Supplied passage:

# Marshal's Crafting an IRONWOOD CLOCK [CLOSED]



## InsertCleverUsernameHere (Apr 22, 2020)

I'm letting this be a free thing right now but I would greatly appreciate NMT as a tip because I'm going to be villager hunting soon. If not, then you can offer whatever as a tip or none at all. I am in need of some giant clams and star fragments too!


			https://turnip.exchange/island/10c75414


----------



## Terrabull (Apr 22, 2020)

I need to download the update.


----------



## MegBeth (Apr 22, 2020)

InsertCleverUsernameHere said:


> View attachment 246629
> I'm letting this be a free thing right now but I would greatly appreciate NMT as a tip because I'm going to be villager hunting soon. If not, then you can offer whatever as a tip or none at all. I am in need of some giant clams and star fragments too!
> 
> 
> https://turnip.exchange/island/10c75414


Is this still available? ^.^?


----------



## InsertCleverUsernameHere (Apr 22, 2020)

MegBeth said:


> Is this still available? ^.^?


Yup I'm still available at the moment. Might end in a few though so be sure to join the queue asap.


----------



## MegBeth (Apr 22, 2020)

May I please join queue?


----------



## InsertCleverUsernameHere (Apr 22, 2020)

MegBeth said:


> May I please join queue?


Yup! Think this'll be my last visitor.


----------



## MegBeth (Apr 23, 2020)

Yay!! Thank you!


----------

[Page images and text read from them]
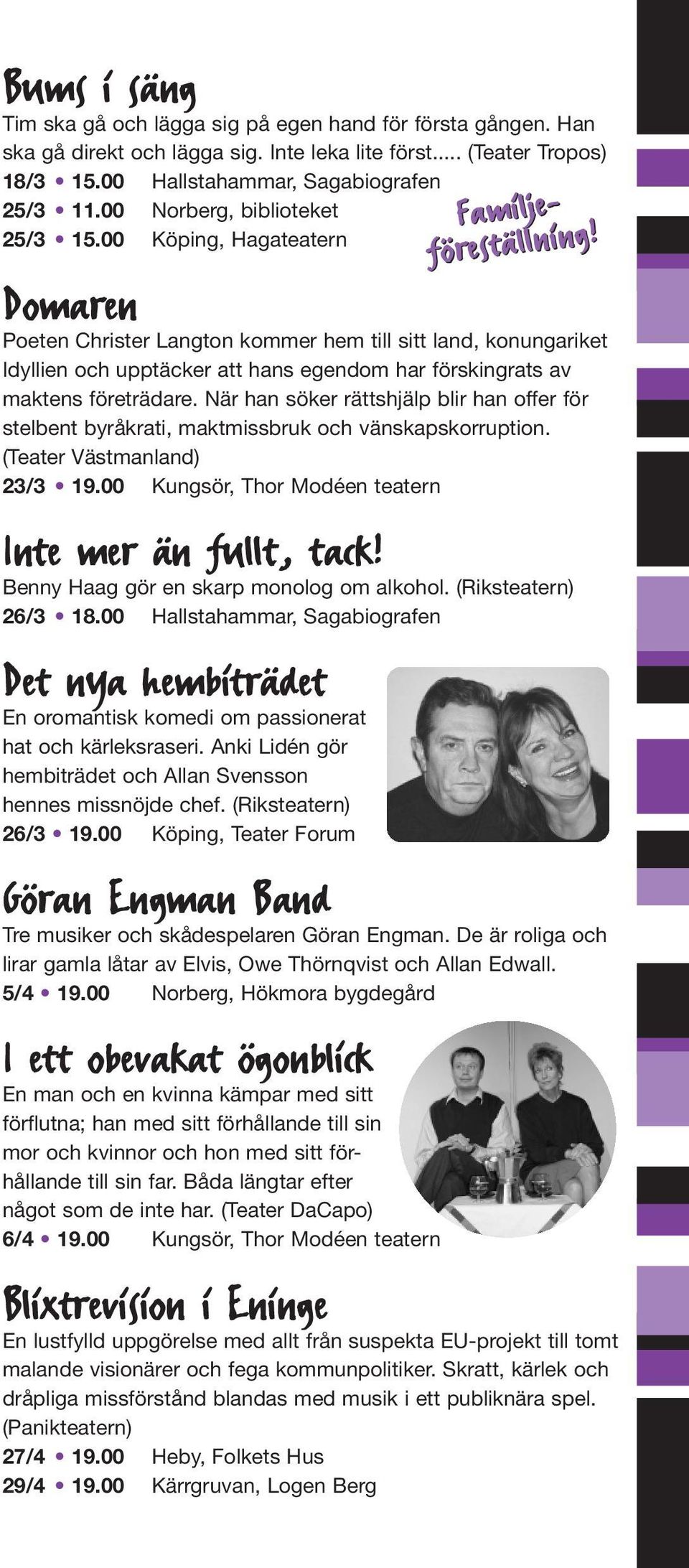 Bums i säng
Tim ska gå och lägga sig på egen hand för första gången. Han ska gå direkt och lägga sig. Inte leka lite först..... (Teater Tropos)
18/3 • 15.00 Hallstahammar, Sagabiografen
25/3 • 11.00 Norberg, biblioteket
25/3 • 15.00 Köping, Hagateatern

Familjeföreställning!

Domaren
Poeten Christer Langton kommer hem till sitt land, konungariket Idyllien och upptäcker att hans egendom har förskingrats av maktens företrädare. När han söker rättshjälp blir han offer för stelbent byråkrati, maktmissbruk och vänskapskorruption. (Teater Västmanland)
23/3 • 19.00 Kungsör, Thor Modéen teatern

Inte mer än fullt, tack!
Benny Haag gör en skarp monolog om alkohol. (Riksteatern)
26/3 • 18.00 Hallstahammar, Sagabiografen

Det nya hembiträdet
En oromantisk komedi om passionerat hat och kärleksraseri. Anki Lidén gör hembiträdet och Allan Svensson hennes missnöjde chef. (Riksteatern)
26/3 • 19.00 Köping, Teater Forum

Göran Engman Band
Tre musiker och skådespelaren Göran Engman. De är roliga och lirar gamla låtar av Elvis, Owe Thörnqvist och Allan Edwall.
5/4 • 19.00 Norberg, Hökmora bygdegård

I ett obevakat ögonblick
En man och en kvinna kämpar med sitt förflutna; han med sitt förhållande till sin mor och kvinnor och hon med sitt förhållande till sin far. Båda längtar efter något som de inte har. (Teater DaCapo)
6/4 • 19.00 Kungsör, Thor Modéen teatern

Blixtrevision i Eninge
En lustfylld uppgörelse med allt från suspekta EU-projekt till tomt malande visionärer och fega kommunpolitiker. Skratt, kärlek och dråpliga missförstånd blandas med musik i ett publiknära spel. (Panikteatern)
27/4 • 19.00 Heby, Folkets Hus
29/4 • 19.00 Kärrgruvan, Logen Berg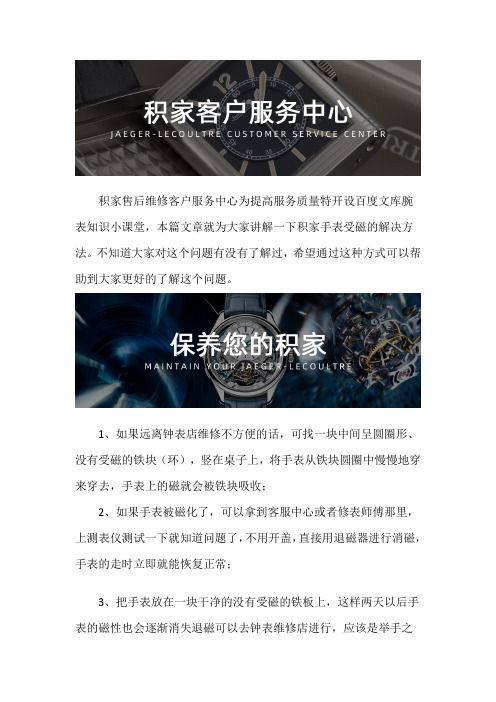 积家客户服务中心
JAEGER-LECOULTRE CUSTOMER SERVICE CENTER

积家售后维修客户服务中心为提高服务质量特开设百度文库腕表知识小课堂，本篇文章就为大家讲解一下积家手表受磁的解决方法。不知道大家对这个问题有没有了解过，希望通过这种方式可以帮助到大家更好的了解这个问题。

保养您的积家
MAINTAIN YOUR JAEGER-LECOULTRE

1、如果远离钟表店维修不方便的话，可找一块中间呈圆圈形、没有受磁的铁块（环），竖在桌子上，将手表从铁块圆圈中慢慢地穿来穿去，手表上的磁就会被铁块吸收；

2、如果手表被磁化了，可以拿到客服中心或者修表师傅那里，上测表仪测试一下就知道问题了，不用开盖，直接用退磁器进行消磁，手表的走时立即就能恢复正常；

3、把手表放在一块干净的没有受磁的铁板上，这样两天以后手表的磁性也会逐渐消失退磁可以去钟表维修店进行，应该是举手之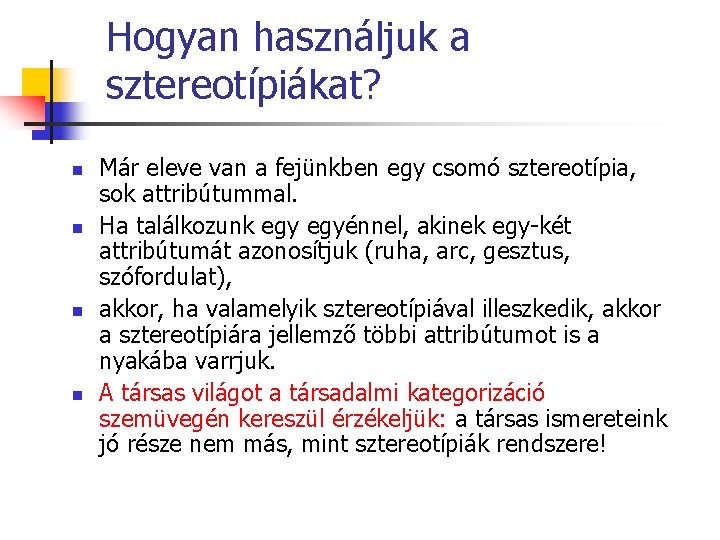 Hogyan használjuk a sztereotípiákat?

Már eleve van a fejünkben egy csomó sztereotípia, sok attribútummal.

Ha találkozunk egy egyénnel, akinek egy-két attribútumát azonosítjuk (ruha, arc, gesztus, szófordulat),

akkor, ha valamelyik sztereotípiával illeszkedik, akkor a sztereotípiára jellemző többi attribútumot is a nyakába varrjuk.

A társas világot a társadalmi kategorizáció szemüvegén keresztül érzékeljük: a társas ismereteink jó része nem más, mint sztereotípiák rendszere!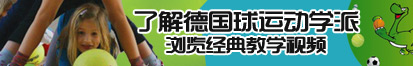 了解德国球运动学派
浏览经典教学视频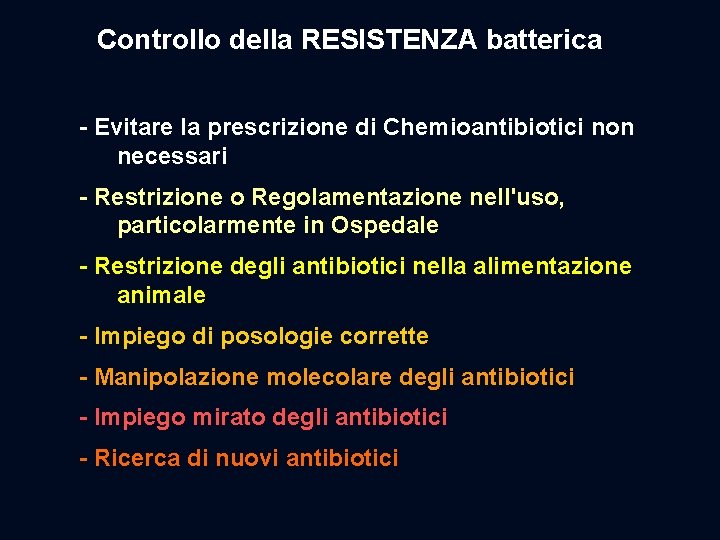 Controllo della RESISTENZA batterica

- Evitare la prescrizione di Chemioantibiotici non necessari

- Restrizione o Regolamentazione nell'uso, particolarmente in Ospedale

- Restrizione degli antibiotici nella alimentazione animale

- Impiego di posologie corrette

- Manipolazione molecolare degli antibiotici

- Impiego mirato degli antibiotici

- Ricerca di nuovi antibiotici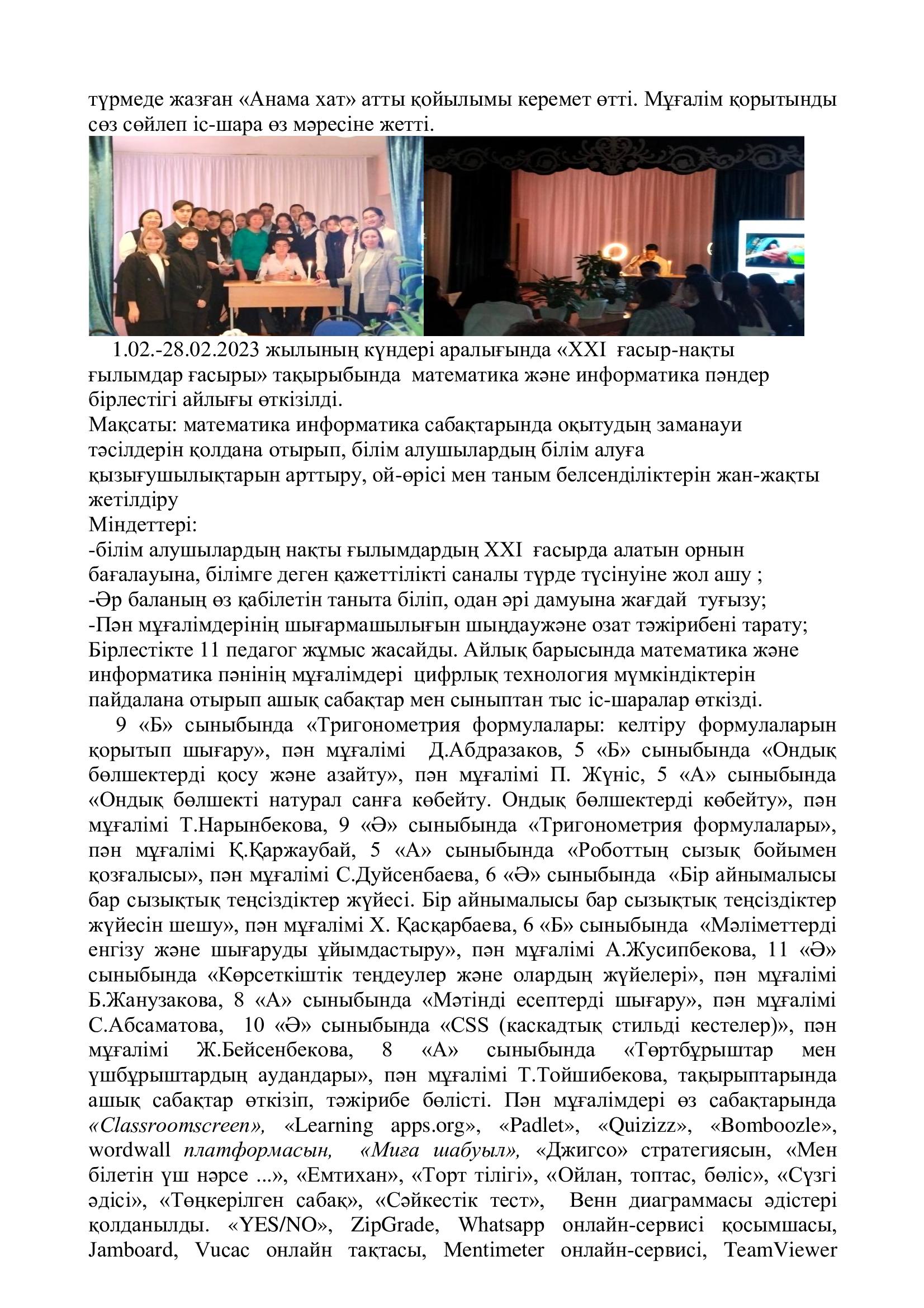 түрмеде жазған «Анама хат» атты қойылымы керемет өтті. Мұғалім қорытынды сөз сөйлеп іс-шара өз мәресіне жетті.

1.02.-28.02.2023 жылының күндері аралығында «XXI ғасыр-нақты ғылымдар ғасыры» тақырыбында математика және информатика пәндер бірлестігі айлығы өткізілді.
Мақсаты: математика информатика сабақтарында оқытудың заманауи тәсілдерін қолдана отырып, білім алушылардың білім алуға қызығушылықтарын арттыру, ой-өрісі мен таным белсенділіктерін жан-жақты жетілдіру
Міндеттері:
-білім алушылардың нақты ғылымдардың XXI ғасырда алатын орнын бағалауына, білімге деген қажеттілікті саналы түрде түсінуіне жол ашу ;
-Әр баланың өз қабілетін таныта біліп, одан әрі дамуына жағдай туғызу;
-Пән мұғалімдерінің шығармашылығын шыңдаужәне озат тәжірибені тарату;
Бірлестікте 11 педагог жұмыс жасайды. Айлық барысында математика және информатика пәнінің мұғалімдері цифрлық технология мүмкіндіктерін пайдалана отырып ашық сабақтар мен сыныптан тыс іс-шаралар өткізді.

9 «Б» сыныбында «Тригонометрия формулалары: келтіру формулаларын қорытып шығару», пән мұғалімі Д.Абдразаков, 5 «Б» сыныбында «Ондық бөлшектерді қосу және азайту», пән мұғалімі П. Жүніс, 5 «А» сыныбында «Ондық бөлшекті натурал санға көбейту. Ондық бөлшектерді көбейту», пән мұғалімі Т.Нарынбекова, 9 «Ә» сыныбында «Тригонометрия формулалары», пән мұғалімі Қ.Қаржаубай, 5 «А» сыныбында «Роботтың сызық бойымен қозғалысы», пән мұғалімі С.Дуйсенбаева, 6 «Ә» сыныбында «Бір айнымалысы бар сызықтық теңсіздіктер жүйесі. Бір айнымалысы бар сызықтық теңсіздіктер жүйесін шешу», пән мұғалімі Х. Қасқарбаева, 6 «Б» сыныбында «Мәліметтерді енгізу және шығаруды ұйымдастыру», пән мұғалімі А.Жусипбекова, 11 «Ә» сыныбында «Көрсеткіштік теңдеулер және олардың жүйелері», пән мұғалімі Б.Жанузакова, 8 «А» сыныбында «Мәтінді есептерді шығару», пән мұғалімі С.Абсаматова, 10 «Ә» сыныбында «CSS (каскадтық стильді кестелер)», пән мұғалімі Ж.Бейсенбекова, 8 «А» сыныбында «Төртбұрыштар мен үшбұрыштардың аудандары», пән мұғалімі Т.Тойшибекова, тақырыптарында ашық сабақтар өткізіп, тәжірибе бөлісті. Пән мұғалімдері өз сабақтарында «Classroomscreen», «Learning apps.org», «Padlet», «Quizizz», «Bomboozle», wordwall платформасын, «Миға шабуыл», «Джигсо» стратегиясын, «Мен білетін үш нәрсе ...», «Емтихан», «Торт тілігі», «Ойлан, топтас, бөліс», «Сүзгі әдісі», «Төңкерілген сабақ», «Сәйкестік тест», Венн диаграммасы әдістері қолданылды. «YES/NO», ZipGrade, Whatsapp онлайн-сервисі қосымшасы, Jamboard, Vucac онлайн тақтасы, Mentimeter онлайн-сервисі, TeamViewer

Task to carry out:
In the ironwood clock thread, what two items does the host say they need? The entries come from a different source than the ironwood clock thread.

Solution to this problem:
Giant clams and star fragments.